__THE EXERCISE__: Without including any pictures, copy each entry below exactly.

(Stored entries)
--

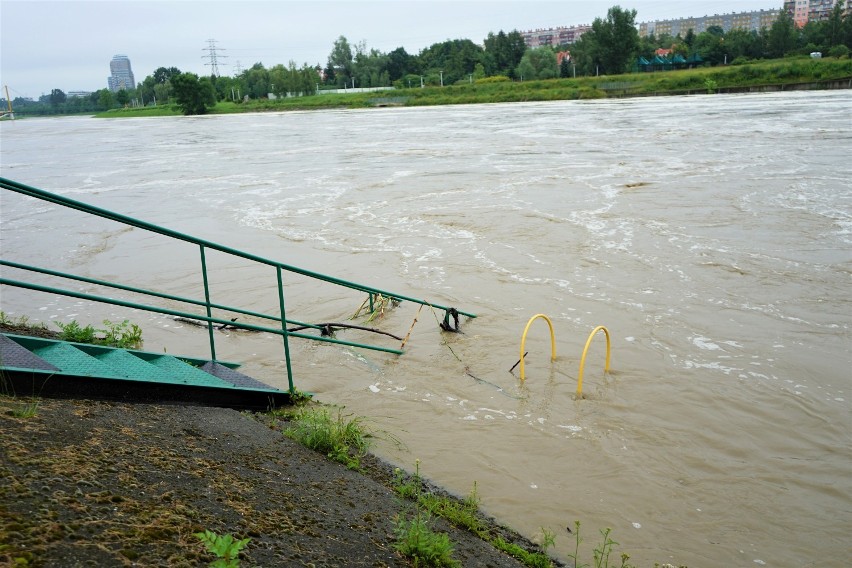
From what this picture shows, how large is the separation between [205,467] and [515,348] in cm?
574

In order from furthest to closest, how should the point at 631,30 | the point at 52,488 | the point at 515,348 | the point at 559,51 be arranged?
the point at 559,51
the point at 631,30
the point at 515,348
the point at 52,488

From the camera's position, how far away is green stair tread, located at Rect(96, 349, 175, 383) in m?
5.00

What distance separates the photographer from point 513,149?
32.0 metres

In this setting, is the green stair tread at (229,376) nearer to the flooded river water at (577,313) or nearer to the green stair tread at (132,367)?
the green stair tread at (132,367)

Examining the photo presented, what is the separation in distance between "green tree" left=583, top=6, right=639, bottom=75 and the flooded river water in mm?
85981

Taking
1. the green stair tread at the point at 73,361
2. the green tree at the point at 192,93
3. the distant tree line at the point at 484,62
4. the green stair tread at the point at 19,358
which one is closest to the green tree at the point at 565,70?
the distant tree line at the point at 484,62

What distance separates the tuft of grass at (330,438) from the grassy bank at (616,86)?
79.0 metres

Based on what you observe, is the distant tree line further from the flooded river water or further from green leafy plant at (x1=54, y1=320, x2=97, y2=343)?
green leafy plant at (x1=54, y1=320, x2=97, y2=343)

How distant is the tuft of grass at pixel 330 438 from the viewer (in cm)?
523

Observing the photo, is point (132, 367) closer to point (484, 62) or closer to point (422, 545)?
point (422, 545)

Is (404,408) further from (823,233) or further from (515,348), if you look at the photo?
(823,233)

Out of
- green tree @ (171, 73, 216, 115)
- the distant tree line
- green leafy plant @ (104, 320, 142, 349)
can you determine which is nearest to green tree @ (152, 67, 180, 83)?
the distant tree line

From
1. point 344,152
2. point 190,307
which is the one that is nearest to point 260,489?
point 190,307

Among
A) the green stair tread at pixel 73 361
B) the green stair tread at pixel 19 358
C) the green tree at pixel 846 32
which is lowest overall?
the green stair tread at pixel 73 361
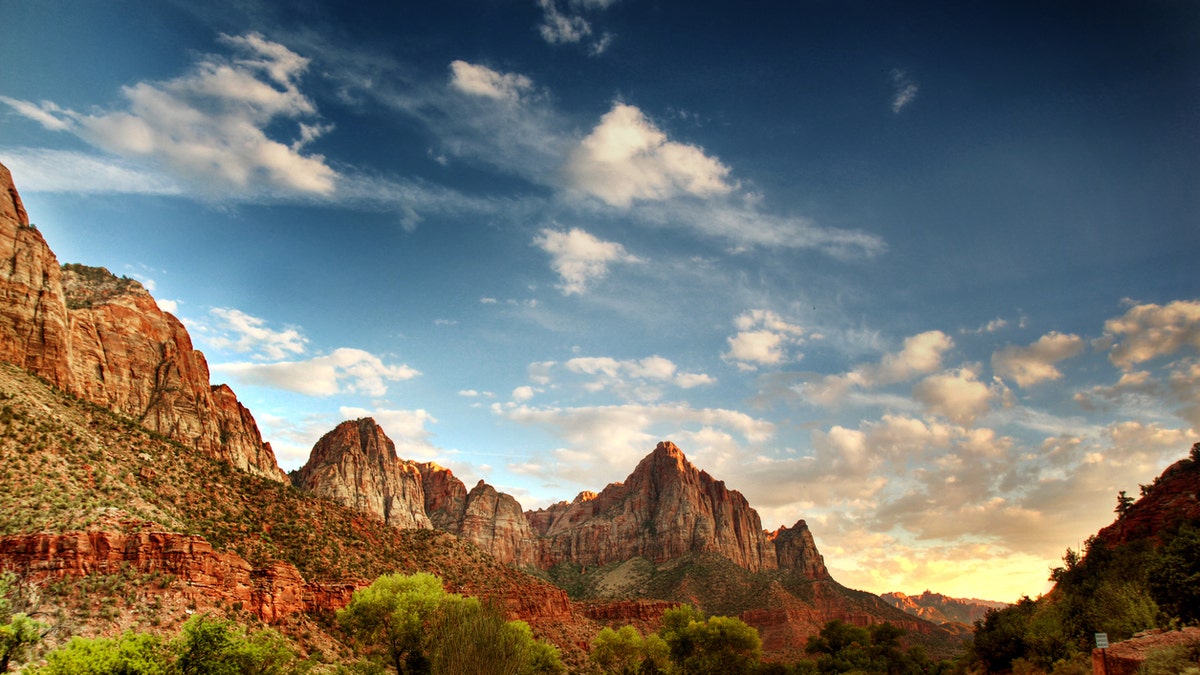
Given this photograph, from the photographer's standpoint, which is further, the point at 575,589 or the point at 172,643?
the point at 575,589

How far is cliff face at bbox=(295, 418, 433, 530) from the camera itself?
13338cm

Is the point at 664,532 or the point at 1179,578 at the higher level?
the point at 1179,578

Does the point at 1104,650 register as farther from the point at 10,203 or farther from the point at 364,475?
the point at 364,475

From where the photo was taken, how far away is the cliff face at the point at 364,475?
133m

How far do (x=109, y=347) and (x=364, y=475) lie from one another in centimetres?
7942

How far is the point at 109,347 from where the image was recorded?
6812 cm

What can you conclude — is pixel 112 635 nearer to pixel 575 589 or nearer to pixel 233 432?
pixel 233 432

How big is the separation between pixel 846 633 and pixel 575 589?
80262 millimetres

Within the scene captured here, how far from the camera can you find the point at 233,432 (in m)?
91.7

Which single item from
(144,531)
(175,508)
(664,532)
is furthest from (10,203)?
(664,532)

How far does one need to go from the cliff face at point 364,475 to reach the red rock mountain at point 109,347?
3065cm

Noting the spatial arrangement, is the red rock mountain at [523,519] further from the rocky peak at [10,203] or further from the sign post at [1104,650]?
the sign post at [1104,650]

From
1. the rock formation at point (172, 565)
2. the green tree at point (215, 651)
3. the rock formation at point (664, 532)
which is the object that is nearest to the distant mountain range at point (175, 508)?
the rock formation at point (172, 565)

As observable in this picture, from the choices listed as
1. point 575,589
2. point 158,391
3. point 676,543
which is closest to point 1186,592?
point 158,391
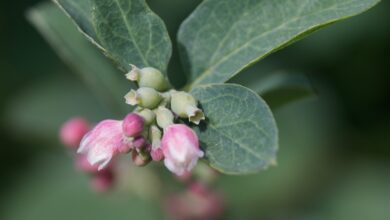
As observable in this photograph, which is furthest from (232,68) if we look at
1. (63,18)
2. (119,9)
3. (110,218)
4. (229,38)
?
(110,218)

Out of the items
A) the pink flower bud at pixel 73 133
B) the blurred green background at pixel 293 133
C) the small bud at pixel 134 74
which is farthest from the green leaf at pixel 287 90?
the blurred green background at pixel 293 133

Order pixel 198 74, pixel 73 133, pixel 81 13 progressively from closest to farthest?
pixel 81 13 < pixel 198 74 < pixel 73 133

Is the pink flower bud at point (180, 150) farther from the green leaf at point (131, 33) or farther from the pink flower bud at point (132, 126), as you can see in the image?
the green leaf at point (131, 33)

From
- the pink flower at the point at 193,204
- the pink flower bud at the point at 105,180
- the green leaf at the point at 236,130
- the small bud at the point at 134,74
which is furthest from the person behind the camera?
the pink flower at the point at 193,204

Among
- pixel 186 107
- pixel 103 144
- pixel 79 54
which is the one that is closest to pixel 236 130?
pixel 186 107

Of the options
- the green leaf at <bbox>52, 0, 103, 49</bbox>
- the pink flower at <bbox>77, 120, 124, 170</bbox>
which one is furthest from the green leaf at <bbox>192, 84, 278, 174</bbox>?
the green leaf at <bbox>52, 0, 103, 49</bbox>

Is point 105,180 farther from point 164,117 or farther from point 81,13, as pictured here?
point 164,117
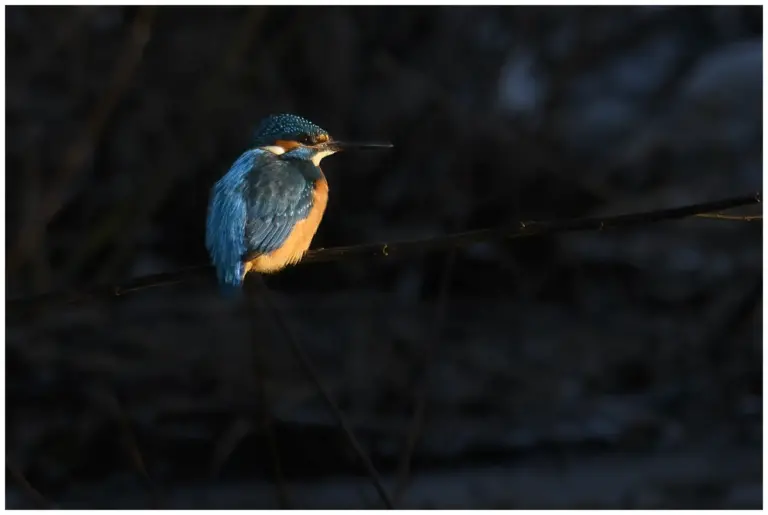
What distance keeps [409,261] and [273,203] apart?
8.16 feet

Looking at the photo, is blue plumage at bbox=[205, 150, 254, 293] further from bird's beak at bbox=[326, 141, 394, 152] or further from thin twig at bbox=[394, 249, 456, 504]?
thin twig at bbox=[394, 249, 456, 504]

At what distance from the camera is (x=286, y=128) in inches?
87.3

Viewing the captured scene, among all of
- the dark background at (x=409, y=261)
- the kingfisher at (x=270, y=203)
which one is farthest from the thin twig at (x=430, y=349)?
the dark background at (x=409, y=261)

--

__RESULT BELOW__:
From what this picture shows, how large is the separation between [205,467] and [515,348] in cm?
574

In order from furthest to closest, how should the point at 631,30 | the point at 52,488 | the point at 515,348 | the point at 559,51 be arranged?
the point at 559,51
the point at 631,30
the point at 515,348
the point at 52,488

From the camera's position, how far away is green stair tread, located at Rect(96, 349, 175, 383) in m?
5.00

What distance separates the photographer from point 513,149?
32.0 metres

In this setting, is the green stair tread at (229,376) nearer to the flooded river water at (577,313) or nearer to the green stair tread at (132,367)?
the green stair tread at (132,367)

Examining the photo presented, what is the separation in distance between "green tree" left=583, top=6, right=639, bottom=75 and the flooded river water in mm?
85981

Taking
1. the green stair tread at the point at 73,361
2. the green tree at the point at 192,93
3. the distant tree line at the point at 484,62
4. the green stair tread at the point at 19,358
which one is closest to the green tree at the point at 565,70?
the distant tree line at the point at 484,62

What distance separates the tuft of grass at (330,438) from the grassy bank at (616,86)?
79.0 metres

Based on what you observe, is the distant tree line further from the flooded river water or further from green leafy plant at (x1=54, y1=320, x2=97, y2=343)?
green leafy plant at (x1=54, y1=320, x2=97, y2=343)

How distant is the tuft of grass at pixel 330 438 from the viewer (in cm)?
523

Observing the photo, is point (132, 367) closer to point (484, 62) or closer to point (422, 545)?
point (422, 545)

Is (404,408) further from (823,233) or further from (515,348), if you look at the photo?
(823,233)

Out of
- green tree @ (171, 73, 216, 115)
- the distant tree line
- green leafy plant @ (104, 320, 142, 349)
can you determine which is nearest to green tree @ (152, 67, 180, 83)?
the distant tree line

From
1. point 344,152
2. point 190,307
which is the one that is nearest to point 260,489?
point 190,307

Among
A) the green stair tread at pixel 73 361
B) the green stair tread at pixel 19 358
C) the green tree at pixel 846 32
which is lowest overall?
the green stair tread at pixel 73 361
Given this photograph, from the photographer's standpoint, which is further, the point at 575,589 or the point at 172,643?
the point at 575,589

How far is cliff face at bbox=(295, 418, 433, 530) from the camera itself?
13338cm

Is the point at 664,532 or the point at 1179,578 at the higher level?
the point at 1179,578

Does the point at 1104,650 register as farther from the point at 10,203 or farther from the point at 364,475?
the point at 364,475

From where the photo was taken, how far away is the cliff face at the point at 364,475?
133m

How far do (x=109, y=347) and (x=364, y=475) lie from one another in centimetres?
7942

How far is the point at 109,347 from where the image was recorded?
6812 cm

What can you conclude — is pixel 112 635 nearer to pixel 575 589 or nearer to pixel 233 432?
pixel 233 432

How big is the separation between pixel 846 633 and pixel 575 589?
80262 millimetres

Within the scene captured here, how far from the camera can you find the point at 233,432 (in m)?
91.7

Which single item from
(144,531)
(175,508)
(664,532)
is furthest from (10,203)?
(664,532)

How far does one need to go from the cliff face at point 364,475 to reach the red rock mountain at point 109,347?
3065cm

Noting the spatial arrangement, is the red rock mountain at [523,519] further from the rocky peak at [10,203] or further from the sign post at [1104,650]?
the sign post at [1104,650]

From
1. the rock formation at point (172, 565)
2. the green tree at point (215, 651)
3. the rock formation at point (664, 532)
which is the object that is nearest to the distant mountain range at point (175, 508)?
the rock formation at point (172, 565)

As observable in this picture, from the choices listed as
1. point 575,589
2. point 158,391
3. point 676,543
which is closest to point 1186,592?
point 158,391
As observable in this photograph, which is furthest from (232,68) if we look at
1. (63,18)
2. (119,9)
3. (110,218)
4. (229,38)
?
(110,218)

Out of the items
A) the pink flower bud at pixel 73 133
B) the blurred green background at pixel 293 133
C) the small bud at pixel 134 74
which is farthest from the green leaf at pixel 287 90?
the blurred green background at pixel 293 133

Order pixel 198 74, pixel 73 133, pixel 81 13 progressively from closest to farthest?
pixel 81 13 < pixel 198 74 < pixel 73 133

Is the pink flower bud at point (180, 150) farther from the green leaf at point (131, 33) or farther from the pink flower bud at point (132, 126), as you can see in the image?
the green leaf at point (131, 33)

From
- the pink flower at the point at 193,204
- the pink flower bud at the point at 105,180
- the green leaf at the point at 236,130
- the small bud at the point at 134,74
which is furthest from the person behind the camera?
the pink flower at the point at 193,204

Among
- pixel 186 107
- pixel 103 144
- pixel 79 54
which is the one that is closest to pixel 236 130?
pixel 186 107

Of the options
- the green leaf at <bbox>52, 0, 103, 49</bbox>
- the pink flower at <bbox>77, 120, 124, 170</bbox>
which one is furthest from the green leaf at <bbox>192, 84, 278, 174</bbox>?
the green leaf at <bbox>52, 0, 103, 49</bbox>

Is point 105,180 farther from point 164,117 or farther from point 81,13, as pictured here?
point 164,117
What distance keeps [409,261] and [273,203] apart?
8.16 feet

Looking at the photo, is blue plumage at bbox=[205, 150, 254, 293] further from bird's beak at bbox=[326, 141, 394, 152] or further from thin twig at bbox=[394, 249, 456, 504]?
thin twig at bbox=[394, 249, 456, 504]

At what distance from the camera is (x=286, y=128) in inches?
87.3

Viewing the captured scene, among all of
- the dark background at (x=409, y=261)
- the kingfisher at (x=270, y=203)
which one is farthest from the thin twig at (x=430, y=349)?
the dark background at (x=409, y=261)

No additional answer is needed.